Integration of sec inverse x can be calculated using integration by parts ,integration by substitution .Here is the formula for it

\[ \int \sec^{-1}x \, dx = x \sec^{-1}x – \ln |x + \sqrt { x^2- 1}| + C \]

where (C) is the constant of integration.

Proof of integration of sec inverse x

We can prove it using integration by parts and integration by substitution

Integration by parts

To find the integral we use integration by parts. Integration by parts is based on the product rule for differentiation and is given by:

$\int f(x) g(x) dx = f(x) (\int g(x) dx )- \int \left \{ \frac {df(x)}{dx} \int g(x) dx \right \} dx $
In our case, we can let $ f(x) = \sec ^{-1}x $ and $ g(x) = 1 $. Then

  • $ \frac {df(x)}{dx} = \frac{1}{x\sqrt {x^2-1}} \, dx $
  • $\int g(x) dx = \int dx = x $

Now, substitute these into the integration by parts formula:

$$
\int \sec^{-1}x \, dx = x \sec^{-1}x – \int x \cdot \frac{1}{x\sqrt {x^2-1}} \, dx
$$

$ =x \sec^{-1}x – \int \frac{1}{\sqrt {x^2-1}} \, dx $

Now lets calculate the second integral separately $\int \frac{1}{\sqrt {x^2 -1}} \, dx $

We will use the formula

$\int \frac {1}{\sqrt {x^2 – a^2}} dx = ln |x + \sqrt {x^2 – a^2}| + C$
Proof
Put $x =a sec \theta$ then $dx= a sec \theta tan \theta d\theta $
$\int \frac {1}{\sqrt {x^2 -a^2}} dx $
$=\int sec \theta d\theta $
$=ln |sec \theta + tan \theta| + C $
Now
$sec \theta = \frac {x}{a} $
$tan \theta = \sqrt {sec^2 \theta -1 } = \sqrt {\frac {x^2}{a^2} -1} $
Therefore
$=ln | \frac {x}{a} + \sqrt {\frac {x^2}{a^2} -1}| + C_1 = ln |x + \sqrt {x^2 – a^2}| – ln |a| +C_1 = ln |x + \sqrt {a^2 + x^2}| + C$

Substituting this value in main integral , we get

$$
\int \sec^{-1}x \, dx = x \sec^{-1}x – \ln |x + \sqrt { x^2+ 1}| + C
$$

Integration by substitution

let $\theta = \sec^{-1}x$
$ \sec \theta = x$
$\sec \theta tan \theta d \theta = dx$

$$
\int \sec^{-1}x \, dx = \int \theta (\sec \theta tan \theta) d \theta
$$

Now solving this using integration parts

$ = \theta \int (\sec \theta tan \theta) d \theta – \int (\frac {d}{d \theta } \theta ) .(\int (\sec \theta tan \theta)) \; \theta \\
= \theta \sec \theta – \int \sec \theta \; d \theta $

Now

\[
\int \sec(x) \, dx = \ln | \sec(x) + \tan(x) | + C
\]

Therefore

$=\theta \sec \theta – \ln | \sec(x) + \tan(x) | + C$

Now $tan \theta= \sqrt {\sec^2 \theta -1} = \sqrt {x^2-1}$

Substituting back the values

$\int \sec^{-1}x \, dx = x \sec^{-1}x – \ln |x + \sqrt {x^2 -1}|+ C$

Solved Examples on integration of sec inverse x

Question 1

integral of $x \sec^{-1}x $

Solution

Applying integration by parts
$\int u \, dv = uv – \int v \, du$.

EXERCISE SET:
- 1) Answer these from the sec inverse x text:
(a) In the integration by parts proof, what are f(x) and g(x) set equal to?
(b) In the proof of the formula for the integral of 1 over the square root of x² − a², what substitution is made for x?
(c) In the integration by substitution method, what is θ set equal to?
- 2) Decide whether each statement agrees with the sec inverse x text. Answer yes or no and quote the words that settle it.
(a) Integration by parts is based on the product rule for differentiation.
(b) The constant of integration is written as K.
(c) After the substitution, the integral is solved using integration by parts.
- 3) Continue the sec inverse x text from its last line, carrying the solution to Question 1 through to a final result.

ENTRIES SUPPLIED:

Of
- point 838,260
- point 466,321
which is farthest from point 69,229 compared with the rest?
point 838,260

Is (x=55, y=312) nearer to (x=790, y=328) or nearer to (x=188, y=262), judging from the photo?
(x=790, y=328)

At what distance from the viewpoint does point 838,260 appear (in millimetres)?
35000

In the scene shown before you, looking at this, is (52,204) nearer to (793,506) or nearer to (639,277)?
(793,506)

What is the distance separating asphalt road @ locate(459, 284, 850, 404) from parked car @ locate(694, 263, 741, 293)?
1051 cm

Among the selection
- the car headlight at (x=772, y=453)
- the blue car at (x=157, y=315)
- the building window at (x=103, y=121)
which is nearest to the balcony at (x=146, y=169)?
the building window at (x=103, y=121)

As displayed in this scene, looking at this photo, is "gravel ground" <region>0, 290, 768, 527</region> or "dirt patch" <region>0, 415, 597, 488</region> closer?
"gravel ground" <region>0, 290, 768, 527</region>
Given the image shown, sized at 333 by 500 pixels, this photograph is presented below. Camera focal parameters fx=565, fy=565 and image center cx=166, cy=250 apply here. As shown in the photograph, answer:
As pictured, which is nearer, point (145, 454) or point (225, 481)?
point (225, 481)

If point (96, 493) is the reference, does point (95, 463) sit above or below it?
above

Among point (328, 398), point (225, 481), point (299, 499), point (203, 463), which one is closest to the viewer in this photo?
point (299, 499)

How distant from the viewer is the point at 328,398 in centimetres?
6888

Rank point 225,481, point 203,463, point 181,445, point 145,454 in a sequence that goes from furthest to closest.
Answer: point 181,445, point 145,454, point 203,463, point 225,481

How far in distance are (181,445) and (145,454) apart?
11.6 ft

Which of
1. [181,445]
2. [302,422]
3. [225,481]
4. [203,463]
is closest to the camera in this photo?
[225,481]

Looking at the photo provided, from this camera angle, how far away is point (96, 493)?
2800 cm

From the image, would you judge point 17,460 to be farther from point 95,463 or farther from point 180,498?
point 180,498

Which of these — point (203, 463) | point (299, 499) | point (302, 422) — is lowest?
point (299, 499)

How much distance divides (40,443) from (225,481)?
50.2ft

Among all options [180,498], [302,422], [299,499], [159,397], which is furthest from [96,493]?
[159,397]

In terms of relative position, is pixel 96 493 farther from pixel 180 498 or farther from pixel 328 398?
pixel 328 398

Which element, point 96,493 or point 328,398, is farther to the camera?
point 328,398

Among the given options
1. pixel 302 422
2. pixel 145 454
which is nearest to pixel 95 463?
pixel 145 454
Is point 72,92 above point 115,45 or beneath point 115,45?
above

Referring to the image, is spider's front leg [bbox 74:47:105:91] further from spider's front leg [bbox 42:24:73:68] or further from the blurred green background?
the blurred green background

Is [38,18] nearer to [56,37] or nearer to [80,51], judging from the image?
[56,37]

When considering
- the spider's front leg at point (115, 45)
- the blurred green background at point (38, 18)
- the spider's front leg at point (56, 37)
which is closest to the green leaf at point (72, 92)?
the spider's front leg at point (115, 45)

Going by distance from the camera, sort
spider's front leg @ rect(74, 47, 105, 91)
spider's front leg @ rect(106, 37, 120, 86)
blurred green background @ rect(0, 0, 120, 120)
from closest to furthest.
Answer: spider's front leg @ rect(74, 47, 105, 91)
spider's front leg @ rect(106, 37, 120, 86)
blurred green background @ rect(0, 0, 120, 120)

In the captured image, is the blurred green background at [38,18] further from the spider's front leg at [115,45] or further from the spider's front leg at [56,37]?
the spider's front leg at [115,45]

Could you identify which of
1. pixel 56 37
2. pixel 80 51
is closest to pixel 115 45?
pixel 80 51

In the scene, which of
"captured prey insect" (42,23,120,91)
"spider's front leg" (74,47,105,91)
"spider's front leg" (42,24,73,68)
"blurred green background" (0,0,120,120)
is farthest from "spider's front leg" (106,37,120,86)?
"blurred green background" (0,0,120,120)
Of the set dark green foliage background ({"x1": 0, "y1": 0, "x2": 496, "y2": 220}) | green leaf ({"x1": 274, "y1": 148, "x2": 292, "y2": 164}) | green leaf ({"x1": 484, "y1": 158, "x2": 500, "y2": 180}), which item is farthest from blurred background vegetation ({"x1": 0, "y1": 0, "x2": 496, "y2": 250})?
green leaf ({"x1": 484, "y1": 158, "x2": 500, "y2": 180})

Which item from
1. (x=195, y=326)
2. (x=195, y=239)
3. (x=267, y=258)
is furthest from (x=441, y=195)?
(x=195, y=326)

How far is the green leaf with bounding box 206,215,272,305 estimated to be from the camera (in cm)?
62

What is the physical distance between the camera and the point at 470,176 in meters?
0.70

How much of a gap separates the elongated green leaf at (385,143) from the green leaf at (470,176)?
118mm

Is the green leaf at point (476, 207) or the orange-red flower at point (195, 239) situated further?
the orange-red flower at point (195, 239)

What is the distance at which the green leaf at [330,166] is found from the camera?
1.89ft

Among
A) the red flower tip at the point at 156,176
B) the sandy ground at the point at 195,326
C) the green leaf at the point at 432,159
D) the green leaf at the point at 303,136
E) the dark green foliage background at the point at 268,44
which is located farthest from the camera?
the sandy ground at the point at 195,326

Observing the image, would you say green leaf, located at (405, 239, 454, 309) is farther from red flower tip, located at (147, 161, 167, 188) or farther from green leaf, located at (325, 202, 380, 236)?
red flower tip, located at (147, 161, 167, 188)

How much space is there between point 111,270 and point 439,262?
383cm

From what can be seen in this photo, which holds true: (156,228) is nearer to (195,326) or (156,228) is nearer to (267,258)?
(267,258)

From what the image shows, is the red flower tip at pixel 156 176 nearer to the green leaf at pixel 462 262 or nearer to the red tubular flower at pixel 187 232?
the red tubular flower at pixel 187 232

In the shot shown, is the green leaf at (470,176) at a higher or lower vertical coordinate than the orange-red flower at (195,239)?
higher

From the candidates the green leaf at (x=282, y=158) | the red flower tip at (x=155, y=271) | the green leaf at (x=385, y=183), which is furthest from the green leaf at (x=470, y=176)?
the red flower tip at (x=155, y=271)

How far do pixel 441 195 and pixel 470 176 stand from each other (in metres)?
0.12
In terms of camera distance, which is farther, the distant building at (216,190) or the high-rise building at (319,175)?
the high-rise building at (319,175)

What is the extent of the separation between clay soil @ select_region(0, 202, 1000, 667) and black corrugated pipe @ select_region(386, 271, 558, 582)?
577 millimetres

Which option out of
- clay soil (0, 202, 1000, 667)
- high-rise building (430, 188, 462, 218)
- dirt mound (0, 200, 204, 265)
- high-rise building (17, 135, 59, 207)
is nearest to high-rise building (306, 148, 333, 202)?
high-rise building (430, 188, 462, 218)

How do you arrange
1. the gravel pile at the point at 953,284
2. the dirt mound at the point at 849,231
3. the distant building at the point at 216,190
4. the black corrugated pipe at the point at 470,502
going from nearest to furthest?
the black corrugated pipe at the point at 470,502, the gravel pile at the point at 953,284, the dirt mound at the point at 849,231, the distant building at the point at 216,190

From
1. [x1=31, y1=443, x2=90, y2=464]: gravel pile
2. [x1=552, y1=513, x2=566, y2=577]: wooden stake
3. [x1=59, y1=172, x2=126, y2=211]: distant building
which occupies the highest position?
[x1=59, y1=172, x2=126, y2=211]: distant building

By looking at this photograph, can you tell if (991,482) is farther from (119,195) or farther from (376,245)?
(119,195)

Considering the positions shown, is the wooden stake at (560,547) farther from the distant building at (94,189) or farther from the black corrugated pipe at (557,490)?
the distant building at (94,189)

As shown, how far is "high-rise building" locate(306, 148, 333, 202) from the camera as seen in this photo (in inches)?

OUTPUTS:
- 1)
(a) f(x) = sec⁻¹x and g(x) = 1.
(b) x = a sec θ.
(c) θ = sec⁻¹x.

- 2)
(a) Yes: "Integration by parts is based on the product rule for differentiation"
(b) No: "where (C) is the constant of integration."
(c) Yes: "Now solving this using integration parts"

- 3)
Let $u = \sec^{-1}x$. Then, $du = \frac{1dx}{x\sqrt{ x^2-1}}$.
Let $dv = x \, dx$. Then, $v = \frac{x^2}{2}$.
Then
$ \int x \sec^{-1}x \, dx = \frac{x^2}{2} \sec^{-1}x – \int \frac{x^2}{2} \cdot \frac{1dx}{x\sqrt{x^2 -1}} \
=\frac{x^2}{2} \sec^{-1}x – \frac {1}{2} \int \frac{x}{\sqrt {x^2-1}} \; dx$
Now lets solve the integral separately
$\int \frac{x}{\sqrt{x^2 -1}} \; dx$

Let $x^2 -1 = t$
$2x dx= dt$
therefore
$\int \frac{x}{\sqrt{ x^2 -1}} \; dx =\frac {1}{2} \int t^{-1/2} \; dt$
$= t^{1/2} = \sqrt{x^2 -1}$

Applying these steps to the integral of $x \sec^{-1}x$, we obtained:

$$\frac{x^2}{2} \sec^{-1}x – \frac {\sqrt{x^2 -1}}{2}+ C $$

where $C$ is the constant of integration.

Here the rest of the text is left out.